▶ **Requirement**: On the page about the Billy Bragg compilation album, which record label is listed for the release?

Compilation album by Billy Bragg
- Released: August 1999
- Genres: Rock, folk
- Label: Cooking Vinyl
- Producers: Grant Showbiz, Gary Smith, John Porter, Kenny Jones, Edward de Bono

Billy Bragg chronology
| Mermaid Avenue (1998) | Reaching to the Converted (1999) | Mermaid Avenue Vol. II (2000) |

= Reaching to the Converted =

1999 compilation album by Billy Bragg

Reaching to the Converted is an album by Billy Bragg released in August 1999. It is a collection of B-sides and rarities that spans Billy's entire career. It includes variations on old favorites, such as "Greetings to the New Brunette" (retitled "Shirley") and "Walk Away Renee". None of the tracks on the album were reissued as extras for Bragg's box sets, Volume 1 and Volume 2.

The original album cover has the subtitle "(Minding The Gaps)".

Professional ratings
Review scores
| Source | Rating |
| Allmusic | Star |
| BBC | (positive) |
| NME | (8/10) |
| The Rolling Stone Album Guide | Star Half star |

==Track listing==
All tracks composed by Billy Bragg; except where indicated
1. "Shirley"
2. "Sulk" (words: Billy Bragg; music: Billy Bragg, Cara Tivey)
3. "Accident Waiting to Happen" (Red Star Version)
4. "The Boy Done Good" (words: Billy Bragg; music: Johnny Marr)
5. "Heart Like a Wheel" (Anna McGarrigle)
6. "Bad Penny"
7. "Ontario, Quebec and Me"
8. "Walk Away Renée" (Version) (music: Mike Lookofsky, Tony Sansone, Bob Calilli; monologue: Billy Bragg)
9. "Rule Nor Reason"
10. "Days Like These" (UK Version)
11. "Think Again" (Dick Gaughan)

▶ **Dataset content**:
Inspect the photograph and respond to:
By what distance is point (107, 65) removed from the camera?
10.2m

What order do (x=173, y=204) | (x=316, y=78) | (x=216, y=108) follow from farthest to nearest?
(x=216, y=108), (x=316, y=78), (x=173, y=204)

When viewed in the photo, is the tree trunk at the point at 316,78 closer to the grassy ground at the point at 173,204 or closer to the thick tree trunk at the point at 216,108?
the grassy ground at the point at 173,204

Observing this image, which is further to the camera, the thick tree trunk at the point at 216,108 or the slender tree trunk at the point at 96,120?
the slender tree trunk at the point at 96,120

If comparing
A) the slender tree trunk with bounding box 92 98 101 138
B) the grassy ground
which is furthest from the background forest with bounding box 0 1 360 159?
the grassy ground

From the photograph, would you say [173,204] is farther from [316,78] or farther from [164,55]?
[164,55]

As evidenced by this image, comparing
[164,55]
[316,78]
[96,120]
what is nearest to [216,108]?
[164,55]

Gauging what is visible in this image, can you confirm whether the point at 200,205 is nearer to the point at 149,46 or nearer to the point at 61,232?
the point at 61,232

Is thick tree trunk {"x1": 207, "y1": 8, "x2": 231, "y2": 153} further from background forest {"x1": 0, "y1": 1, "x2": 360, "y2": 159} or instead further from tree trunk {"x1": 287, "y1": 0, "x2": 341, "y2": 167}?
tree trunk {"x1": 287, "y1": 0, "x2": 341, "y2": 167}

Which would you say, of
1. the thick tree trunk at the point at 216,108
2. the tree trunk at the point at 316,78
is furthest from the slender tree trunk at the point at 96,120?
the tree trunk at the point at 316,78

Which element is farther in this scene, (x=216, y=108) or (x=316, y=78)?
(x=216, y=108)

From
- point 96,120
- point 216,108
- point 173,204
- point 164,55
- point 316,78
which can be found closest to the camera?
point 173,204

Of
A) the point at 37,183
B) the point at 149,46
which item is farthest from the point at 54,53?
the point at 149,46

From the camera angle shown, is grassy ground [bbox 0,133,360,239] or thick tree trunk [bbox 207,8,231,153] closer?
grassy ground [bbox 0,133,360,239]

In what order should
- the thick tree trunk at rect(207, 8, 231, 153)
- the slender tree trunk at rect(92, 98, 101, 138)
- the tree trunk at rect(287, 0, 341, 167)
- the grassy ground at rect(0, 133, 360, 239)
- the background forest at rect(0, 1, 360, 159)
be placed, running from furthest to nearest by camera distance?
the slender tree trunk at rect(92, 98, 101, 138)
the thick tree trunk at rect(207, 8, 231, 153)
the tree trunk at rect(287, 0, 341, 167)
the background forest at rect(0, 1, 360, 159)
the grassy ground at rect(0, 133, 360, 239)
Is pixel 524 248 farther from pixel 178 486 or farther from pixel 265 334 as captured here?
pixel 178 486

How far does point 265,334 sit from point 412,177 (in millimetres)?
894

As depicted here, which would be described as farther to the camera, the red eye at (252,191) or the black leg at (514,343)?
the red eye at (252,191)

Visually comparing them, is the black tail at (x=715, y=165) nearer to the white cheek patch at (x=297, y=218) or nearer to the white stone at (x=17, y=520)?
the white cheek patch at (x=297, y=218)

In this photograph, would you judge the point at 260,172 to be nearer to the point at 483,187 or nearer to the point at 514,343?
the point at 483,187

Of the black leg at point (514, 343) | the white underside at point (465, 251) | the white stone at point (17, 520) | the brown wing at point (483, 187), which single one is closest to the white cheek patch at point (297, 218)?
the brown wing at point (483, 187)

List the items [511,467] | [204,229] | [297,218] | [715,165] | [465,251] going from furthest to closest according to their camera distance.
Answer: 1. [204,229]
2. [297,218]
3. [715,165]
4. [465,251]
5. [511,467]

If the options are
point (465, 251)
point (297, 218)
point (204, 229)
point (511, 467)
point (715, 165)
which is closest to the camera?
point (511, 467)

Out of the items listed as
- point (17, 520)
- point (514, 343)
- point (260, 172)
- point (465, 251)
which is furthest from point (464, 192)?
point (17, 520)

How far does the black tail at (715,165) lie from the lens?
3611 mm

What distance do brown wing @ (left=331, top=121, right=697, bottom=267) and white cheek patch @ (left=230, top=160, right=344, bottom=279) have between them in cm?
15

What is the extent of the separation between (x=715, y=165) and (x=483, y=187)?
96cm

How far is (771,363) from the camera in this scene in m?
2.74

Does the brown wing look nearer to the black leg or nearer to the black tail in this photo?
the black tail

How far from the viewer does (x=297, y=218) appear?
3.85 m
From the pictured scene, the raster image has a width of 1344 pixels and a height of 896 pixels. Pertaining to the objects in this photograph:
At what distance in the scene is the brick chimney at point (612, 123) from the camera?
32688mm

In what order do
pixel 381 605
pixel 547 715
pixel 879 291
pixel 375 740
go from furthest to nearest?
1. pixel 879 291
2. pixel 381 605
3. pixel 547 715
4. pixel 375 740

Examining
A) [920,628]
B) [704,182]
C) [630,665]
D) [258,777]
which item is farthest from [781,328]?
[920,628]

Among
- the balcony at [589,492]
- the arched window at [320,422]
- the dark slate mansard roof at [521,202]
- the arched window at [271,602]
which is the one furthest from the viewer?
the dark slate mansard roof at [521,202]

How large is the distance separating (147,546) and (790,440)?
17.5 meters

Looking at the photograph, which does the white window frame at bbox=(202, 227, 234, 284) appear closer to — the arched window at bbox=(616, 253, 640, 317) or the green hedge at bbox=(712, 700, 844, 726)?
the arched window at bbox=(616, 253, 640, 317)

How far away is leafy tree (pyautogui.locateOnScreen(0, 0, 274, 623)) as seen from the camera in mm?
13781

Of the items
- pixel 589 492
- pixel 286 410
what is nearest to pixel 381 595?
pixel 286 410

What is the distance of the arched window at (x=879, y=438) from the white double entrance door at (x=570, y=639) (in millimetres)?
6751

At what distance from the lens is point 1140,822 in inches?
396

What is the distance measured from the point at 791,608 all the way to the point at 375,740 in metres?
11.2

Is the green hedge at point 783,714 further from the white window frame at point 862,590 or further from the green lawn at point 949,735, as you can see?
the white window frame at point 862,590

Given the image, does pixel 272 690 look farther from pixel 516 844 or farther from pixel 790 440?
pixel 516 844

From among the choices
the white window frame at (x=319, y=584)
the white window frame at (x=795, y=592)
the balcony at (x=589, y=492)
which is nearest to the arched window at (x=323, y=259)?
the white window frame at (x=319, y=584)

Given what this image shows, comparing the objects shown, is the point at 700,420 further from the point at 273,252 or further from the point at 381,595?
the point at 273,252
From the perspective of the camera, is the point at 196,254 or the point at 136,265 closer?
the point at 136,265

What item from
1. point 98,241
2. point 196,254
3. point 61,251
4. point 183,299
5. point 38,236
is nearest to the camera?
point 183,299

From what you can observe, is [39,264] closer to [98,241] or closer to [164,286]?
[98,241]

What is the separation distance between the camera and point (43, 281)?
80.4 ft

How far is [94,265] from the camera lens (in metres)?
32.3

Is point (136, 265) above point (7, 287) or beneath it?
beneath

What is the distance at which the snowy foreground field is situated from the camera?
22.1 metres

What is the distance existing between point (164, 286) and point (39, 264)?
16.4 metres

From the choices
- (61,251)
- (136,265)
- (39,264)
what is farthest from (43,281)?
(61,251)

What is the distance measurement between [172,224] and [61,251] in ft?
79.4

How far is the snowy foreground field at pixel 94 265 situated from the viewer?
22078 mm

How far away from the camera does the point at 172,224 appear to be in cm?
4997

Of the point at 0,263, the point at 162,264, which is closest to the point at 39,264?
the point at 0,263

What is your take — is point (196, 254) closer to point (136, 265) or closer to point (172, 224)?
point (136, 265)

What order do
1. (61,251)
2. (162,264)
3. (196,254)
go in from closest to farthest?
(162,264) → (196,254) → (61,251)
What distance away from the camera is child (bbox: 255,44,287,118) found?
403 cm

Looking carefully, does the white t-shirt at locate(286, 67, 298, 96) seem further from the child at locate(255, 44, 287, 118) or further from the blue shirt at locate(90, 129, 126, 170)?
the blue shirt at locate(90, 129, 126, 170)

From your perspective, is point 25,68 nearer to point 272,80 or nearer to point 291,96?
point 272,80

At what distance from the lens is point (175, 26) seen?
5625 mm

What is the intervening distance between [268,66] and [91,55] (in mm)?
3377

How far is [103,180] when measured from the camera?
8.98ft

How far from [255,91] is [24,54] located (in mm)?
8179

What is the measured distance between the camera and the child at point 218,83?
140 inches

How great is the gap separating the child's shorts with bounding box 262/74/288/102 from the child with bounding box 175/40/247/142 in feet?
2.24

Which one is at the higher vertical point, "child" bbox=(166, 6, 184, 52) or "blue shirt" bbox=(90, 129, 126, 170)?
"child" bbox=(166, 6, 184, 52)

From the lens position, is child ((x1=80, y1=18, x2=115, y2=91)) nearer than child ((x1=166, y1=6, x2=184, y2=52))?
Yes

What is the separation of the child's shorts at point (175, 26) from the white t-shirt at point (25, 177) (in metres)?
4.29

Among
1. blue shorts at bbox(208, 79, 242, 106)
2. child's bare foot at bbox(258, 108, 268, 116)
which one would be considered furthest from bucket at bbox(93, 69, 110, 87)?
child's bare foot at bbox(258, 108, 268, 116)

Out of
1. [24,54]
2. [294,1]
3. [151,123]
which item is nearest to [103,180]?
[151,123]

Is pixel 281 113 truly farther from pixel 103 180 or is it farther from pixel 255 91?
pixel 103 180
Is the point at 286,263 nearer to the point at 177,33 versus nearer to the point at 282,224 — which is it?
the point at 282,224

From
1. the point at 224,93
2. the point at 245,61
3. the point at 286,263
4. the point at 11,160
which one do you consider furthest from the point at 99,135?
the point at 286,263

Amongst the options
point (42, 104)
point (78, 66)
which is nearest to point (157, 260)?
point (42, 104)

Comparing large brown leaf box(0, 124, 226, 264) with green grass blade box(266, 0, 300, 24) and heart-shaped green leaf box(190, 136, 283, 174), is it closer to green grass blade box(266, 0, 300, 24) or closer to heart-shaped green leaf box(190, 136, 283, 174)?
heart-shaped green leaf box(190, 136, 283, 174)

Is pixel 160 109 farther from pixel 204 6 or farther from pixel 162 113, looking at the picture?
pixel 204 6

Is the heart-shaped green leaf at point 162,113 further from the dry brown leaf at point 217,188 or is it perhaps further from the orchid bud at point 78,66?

▶ **Written answer**: Cooking Vinyl